## Problem details
Copy the data that follows, exactly and completely.

## Given records
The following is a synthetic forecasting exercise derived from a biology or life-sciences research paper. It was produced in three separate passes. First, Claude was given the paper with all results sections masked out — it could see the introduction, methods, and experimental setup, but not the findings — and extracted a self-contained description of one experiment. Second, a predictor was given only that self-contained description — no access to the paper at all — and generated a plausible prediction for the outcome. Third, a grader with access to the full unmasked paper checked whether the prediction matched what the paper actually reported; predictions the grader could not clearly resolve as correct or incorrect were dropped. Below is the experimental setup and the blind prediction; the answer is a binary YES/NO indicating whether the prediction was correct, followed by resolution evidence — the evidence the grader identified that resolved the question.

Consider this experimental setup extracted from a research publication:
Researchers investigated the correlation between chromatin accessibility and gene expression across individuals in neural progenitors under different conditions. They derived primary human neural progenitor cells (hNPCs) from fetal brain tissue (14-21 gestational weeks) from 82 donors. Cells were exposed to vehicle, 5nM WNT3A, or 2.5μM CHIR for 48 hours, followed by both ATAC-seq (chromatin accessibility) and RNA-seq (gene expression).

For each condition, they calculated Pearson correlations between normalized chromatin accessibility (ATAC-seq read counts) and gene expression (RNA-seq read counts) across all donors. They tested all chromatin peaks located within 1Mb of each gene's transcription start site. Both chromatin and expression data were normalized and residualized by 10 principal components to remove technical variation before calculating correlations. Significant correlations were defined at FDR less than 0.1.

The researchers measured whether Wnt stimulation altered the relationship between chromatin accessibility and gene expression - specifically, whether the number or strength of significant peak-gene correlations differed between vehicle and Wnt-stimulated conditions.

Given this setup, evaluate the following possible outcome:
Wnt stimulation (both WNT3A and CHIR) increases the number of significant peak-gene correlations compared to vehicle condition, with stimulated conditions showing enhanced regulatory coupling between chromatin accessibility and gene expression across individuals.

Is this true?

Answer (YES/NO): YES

## Result for this task
The following is a synthetic forecasting exercise derived from a biology or life-sciences research paper. It was produced in three separate passes. First, Claude was given the paper with all results sections masked out — it could see the introduction, methods, and experimental setup, but not the findings — and extracted a self-contained description of one experiment. Second, a predictor was given only that self-contained description — no access to the paper at all — and generated a plausible prediction for the outcome. Third, a grader with access to the full unmasked paper checked whether the prediction matched what the paper actually reported; predictions the grader could not clearly resolve as correct or incorrect were dropped. Below is the experimental setup and the blind prediction; the answer is a binary YES/NO indicating whether the prediction was correct, followed by resolution evidence — the evidence the grader identified that resolved the question.

Consider this experimental setup extracted from a research publication:
Researchers investigated the correlation between chromatin accessibility and gene expression across individuals in neural progenitors under different conditions. They derived primary human neural progenitor cells (hNPCs) from fetal brain tissue (14-21 gestational weeks) from 82 donors. Cells were exposed to vehicle, 5nM WNT3A, or 2.5μM CHIR for 48 hours, followed by both ATAC-seq (chromatin accessibility) and RNA-seq (gene expression).

For each condition, they calculated Pearson correlations between normalized chromatin accessibility (ATAC-seq read counts) and gene expression (RNA-seq read counts) across all donors. They tested all chromatin peaks located within 1Mb of each gene's transcription start site. Both chromatin and expression data were normalized and residualized by 10 principal components to remove technical variation before calculating correlations. Significant correlations were defined at FDR less than 0.1.

The researchers measured whether Wnt stimulation altered the relationship between chromatin accessibility and gene expression - specifically, whether the number or strength of significant peak-gene correlations differed between vehicle and Wnt-stimulated conditions.

Given this setup, evaluate the following possible outcome:
Wnt stimulation (both WNT3A and CHIR) increases the number of significant peak-gene correlations compared to vehicle condition, with stimulated conditions showing enhanced regulatory coupling between chromatin accessibility and gene expression across individuals.

Is this true?

Answer (YES/NO): YES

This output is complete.